La ironía está presente desde el título, pero Lorenzo aclara que no es el único registro de la ópera que fue coproducida por el CETC y la empresa francesa T&M. "No hay por qué defender o negar la ópera ni tomarla en broma o en serio. Lo interesante es que las cosas están juntas. Hay momentos en que funciona como una broma. Y otros en que no", asegura.

Con una duración de aproximadamente una hora y diez minutos, el dispositivo musical puesto en juego responde a los cánones del género lírico. Los protagonistas son el trío arquetípico: el barítono Alejandro Meerapfel, como Richter; la mezzo Virginia Correa Dupuy, como La Intérprete, y el tenor Carlos Natale, como Balseiro. Además, habrá un coro mixto, dirigido por Mariano Moruja, dos pianos, percusión. Y, claro está, música electroacústica.

Perón por triplicado

¿Y Perón? Lorenzo y Buch comentan que es un papel secundario. Y que decidieron no corporizarlo en una sola persona, sino, por el contrario, multiplicarlo por tres. "Desde el principio me pareció un personaje demasiado fuerte como para ponerlo a cantar -asegura Lorenzo-. Si lo hacíamos iba a quitarle peso a los otros."

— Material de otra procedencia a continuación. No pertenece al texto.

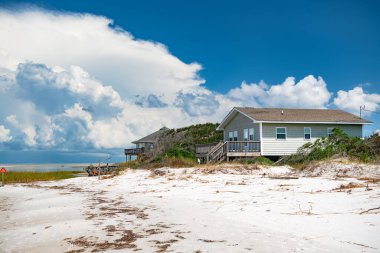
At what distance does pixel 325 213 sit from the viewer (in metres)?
8.43

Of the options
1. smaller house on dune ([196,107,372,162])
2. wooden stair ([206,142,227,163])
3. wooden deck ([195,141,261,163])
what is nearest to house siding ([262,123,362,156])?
smaller house on dune ([196,107,372,162])

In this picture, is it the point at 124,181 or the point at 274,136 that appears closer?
the point at 124,181

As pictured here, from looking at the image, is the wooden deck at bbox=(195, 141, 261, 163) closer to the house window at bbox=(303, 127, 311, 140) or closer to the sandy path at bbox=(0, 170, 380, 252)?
the house window at bbox=(303, 127, 311, 140)

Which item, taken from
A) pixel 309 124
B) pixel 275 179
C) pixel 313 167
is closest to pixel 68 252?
pixel 275 179

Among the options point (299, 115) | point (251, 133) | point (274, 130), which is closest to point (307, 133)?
point (299, 115)

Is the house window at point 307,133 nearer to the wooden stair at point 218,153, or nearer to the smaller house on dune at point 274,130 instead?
the smaller house on dune at point 274,130

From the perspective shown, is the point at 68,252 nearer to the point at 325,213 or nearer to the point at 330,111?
the point at 325,213

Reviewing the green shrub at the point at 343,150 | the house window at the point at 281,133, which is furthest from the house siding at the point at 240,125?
the green shrub at the point at 343,150

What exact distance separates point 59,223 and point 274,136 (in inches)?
972

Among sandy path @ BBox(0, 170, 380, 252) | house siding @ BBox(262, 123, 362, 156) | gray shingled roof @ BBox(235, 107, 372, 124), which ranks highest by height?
gray shingled roof @ BBox(235, 107, 372, 124)

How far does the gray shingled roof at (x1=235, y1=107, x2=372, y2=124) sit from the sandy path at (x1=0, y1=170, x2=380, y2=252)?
61.7 feet

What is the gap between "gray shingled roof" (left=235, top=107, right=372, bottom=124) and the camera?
105 feet

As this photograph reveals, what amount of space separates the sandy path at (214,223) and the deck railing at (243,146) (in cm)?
1668

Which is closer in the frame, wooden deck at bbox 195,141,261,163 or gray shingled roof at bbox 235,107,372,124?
wooden deck at bbox 195,141,261,163
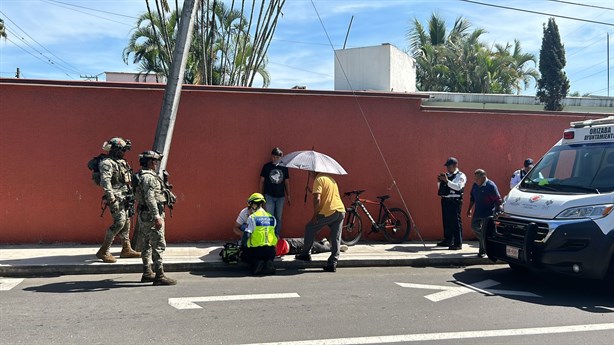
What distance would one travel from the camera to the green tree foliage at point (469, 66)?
25.5m

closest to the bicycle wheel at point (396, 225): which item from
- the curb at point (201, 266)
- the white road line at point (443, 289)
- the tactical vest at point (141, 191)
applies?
the curb at point (201, 266)

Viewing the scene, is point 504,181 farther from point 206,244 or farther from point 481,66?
point 481,66

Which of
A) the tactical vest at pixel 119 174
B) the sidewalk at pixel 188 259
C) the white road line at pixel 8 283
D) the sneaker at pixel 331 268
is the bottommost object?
the white road line at pixel 8 283

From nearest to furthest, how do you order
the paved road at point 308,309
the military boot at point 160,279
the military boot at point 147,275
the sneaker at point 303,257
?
the paved road at point 308,309
the military boot at point 160,279
the military boot at point 147,275
the sneaker at point 303,257

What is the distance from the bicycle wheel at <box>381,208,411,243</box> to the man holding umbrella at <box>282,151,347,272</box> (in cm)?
232

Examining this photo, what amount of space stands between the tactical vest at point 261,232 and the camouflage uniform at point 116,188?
6.55 ft

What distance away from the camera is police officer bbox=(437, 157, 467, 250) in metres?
9.60

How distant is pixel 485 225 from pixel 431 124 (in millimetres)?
3210

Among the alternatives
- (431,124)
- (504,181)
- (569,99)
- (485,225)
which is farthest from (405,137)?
(569,99)

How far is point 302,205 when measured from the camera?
10148 mm

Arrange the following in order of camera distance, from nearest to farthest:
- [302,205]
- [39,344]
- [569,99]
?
[39,344], [302,205], [569,99]

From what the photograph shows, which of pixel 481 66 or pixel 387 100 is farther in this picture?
pixel 481 66

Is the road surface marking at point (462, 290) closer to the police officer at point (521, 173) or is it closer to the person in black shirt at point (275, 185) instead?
the person in black shirt at point (275, 185)

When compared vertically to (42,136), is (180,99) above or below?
above
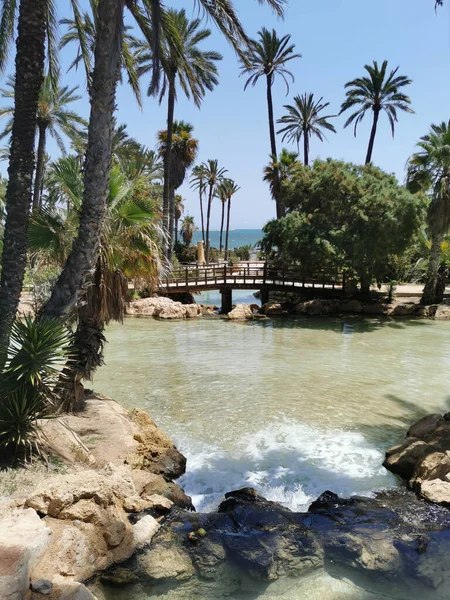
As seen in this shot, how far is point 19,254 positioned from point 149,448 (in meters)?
3.72

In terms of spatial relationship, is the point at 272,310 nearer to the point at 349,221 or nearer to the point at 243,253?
the point at 349,221

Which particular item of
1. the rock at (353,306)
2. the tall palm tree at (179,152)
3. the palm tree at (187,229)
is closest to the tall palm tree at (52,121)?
the tall palm tree at (179,152)

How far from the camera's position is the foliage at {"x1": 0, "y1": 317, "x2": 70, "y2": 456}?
6.28 metres

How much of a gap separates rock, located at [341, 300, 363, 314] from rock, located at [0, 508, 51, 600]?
22.9m

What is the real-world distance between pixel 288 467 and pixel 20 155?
21.8 feet

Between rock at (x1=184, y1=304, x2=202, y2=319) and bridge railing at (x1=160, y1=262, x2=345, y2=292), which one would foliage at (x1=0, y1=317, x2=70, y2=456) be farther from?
bridge railing at (x1=160, y1=262, x2=345, y2=292)

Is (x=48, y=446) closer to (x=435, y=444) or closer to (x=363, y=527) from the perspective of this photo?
(x=363, y=527)

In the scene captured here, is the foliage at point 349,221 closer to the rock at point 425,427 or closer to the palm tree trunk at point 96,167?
the rock at point 425,427

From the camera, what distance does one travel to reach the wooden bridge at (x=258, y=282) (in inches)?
1071

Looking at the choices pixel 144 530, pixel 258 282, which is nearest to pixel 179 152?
pixel 258 282

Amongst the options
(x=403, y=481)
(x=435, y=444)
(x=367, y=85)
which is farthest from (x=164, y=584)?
(x=367, y=85)

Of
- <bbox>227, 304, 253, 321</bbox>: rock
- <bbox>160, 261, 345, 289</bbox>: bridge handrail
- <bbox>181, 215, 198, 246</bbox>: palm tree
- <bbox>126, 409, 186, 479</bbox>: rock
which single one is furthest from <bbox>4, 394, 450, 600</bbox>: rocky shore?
<bbox>181, 215, 198, 246</bbox>: palm tree

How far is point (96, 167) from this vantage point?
7703mm

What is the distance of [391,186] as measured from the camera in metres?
25.2
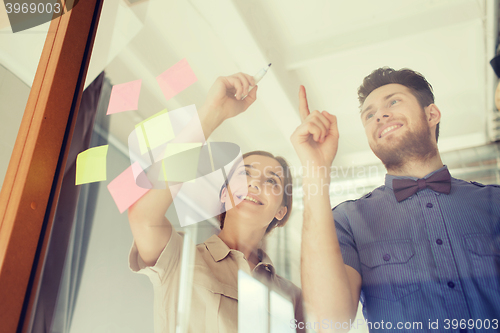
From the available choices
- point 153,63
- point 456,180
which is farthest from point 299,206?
point 153,63

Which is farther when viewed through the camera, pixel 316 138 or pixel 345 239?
pixel 316 138

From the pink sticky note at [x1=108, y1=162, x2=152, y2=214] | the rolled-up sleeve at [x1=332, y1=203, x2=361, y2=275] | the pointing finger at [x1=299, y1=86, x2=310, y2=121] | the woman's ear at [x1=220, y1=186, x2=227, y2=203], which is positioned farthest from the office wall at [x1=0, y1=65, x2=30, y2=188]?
the rolled-up sleeve at [x1=332, y1=203, x2=361, y2=275]

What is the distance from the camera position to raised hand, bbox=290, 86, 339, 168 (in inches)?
A: 41.3

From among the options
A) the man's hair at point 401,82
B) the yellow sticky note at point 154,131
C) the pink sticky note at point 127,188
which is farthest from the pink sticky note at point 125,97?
the man's hair at point 401,82

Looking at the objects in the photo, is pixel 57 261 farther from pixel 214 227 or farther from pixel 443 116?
pixel 443 116

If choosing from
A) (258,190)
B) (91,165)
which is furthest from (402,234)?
(91,165)

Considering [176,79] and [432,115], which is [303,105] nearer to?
[432,115]

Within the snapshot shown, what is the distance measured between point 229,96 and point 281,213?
49 cm

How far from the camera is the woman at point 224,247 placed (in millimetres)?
985

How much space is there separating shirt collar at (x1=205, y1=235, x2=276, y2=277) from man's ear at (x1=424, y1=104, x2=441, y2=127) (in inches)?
24.4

Buch sostiene que poner en escena a un personaje como Perón "sería un naturalismo histórico. Porque, más allá de la cuestión documental, hay un nivel de imaginario en esto. Que el peronismo o el propio Perón sea una voz múltiple que en momentos converge en un unísono y después se divide o se traslada de una voz a otro, nos pareció una metáfora muy interesante. Son las voces del peronismo y no Perón de cuerpo presente".

En este punto, Lorenzo insiste en recuperar de aquello que parece cristalizado su voz original. Por eso la escritura para las voces y los instrumentos no apela a buscar sonoridades nuevas. Y la electroacústica no desempeña un papel de interacción con ellos, sino, más simplemente, "dramático". Dice Lorenzo: "La parte electroacústica tiene un momento protagónico; en una escena vacía transcurre la experiencia acusmática de Richter, su intento sonoro de la fusión nuclear. Pero la electroacústica no interactúa con los instrumentos".

Del Colón a la Villette de París

El estreno de "Richter" es producto de una coproducción entre el Centro de Experimentación del Teatro Colón y T&M de Francia. Gracias a este acuerdo, la producción, a cargo de un equipo de artistas argentinos y franceses, también se representará en Francia el 14 de noviembre próximo en el Festival de Otoño, en el Thé‰tre Paris-Villette.

En el CETC se llevarán a cabo seis funciones, siempre a las 20.30, hoy, mañana, pasado mañana, el martes 30, el jueves 2 y el viernes 3 de octubre.

La dirección musical estará a cargo de de Franck Ollu y la dirección escénica será de Jean-Paul Delore. En los roles principales actuarán Alejandro Meerapfel (Richter),Virginia Correa Dupuy (La Intérprete) y Carlos Natale (Balseiro). Completa el elenco el Grupo Diapasón Sur, integrado por doce solistas vocales dirigidos por Mariano Moruja. En piano, Alejo Pérez y Emiliano Greizerstein. En percusión estará Ezequiel Finger. Las localidades cuestan $ 5 y se ponen en venta con dos días de anticipación.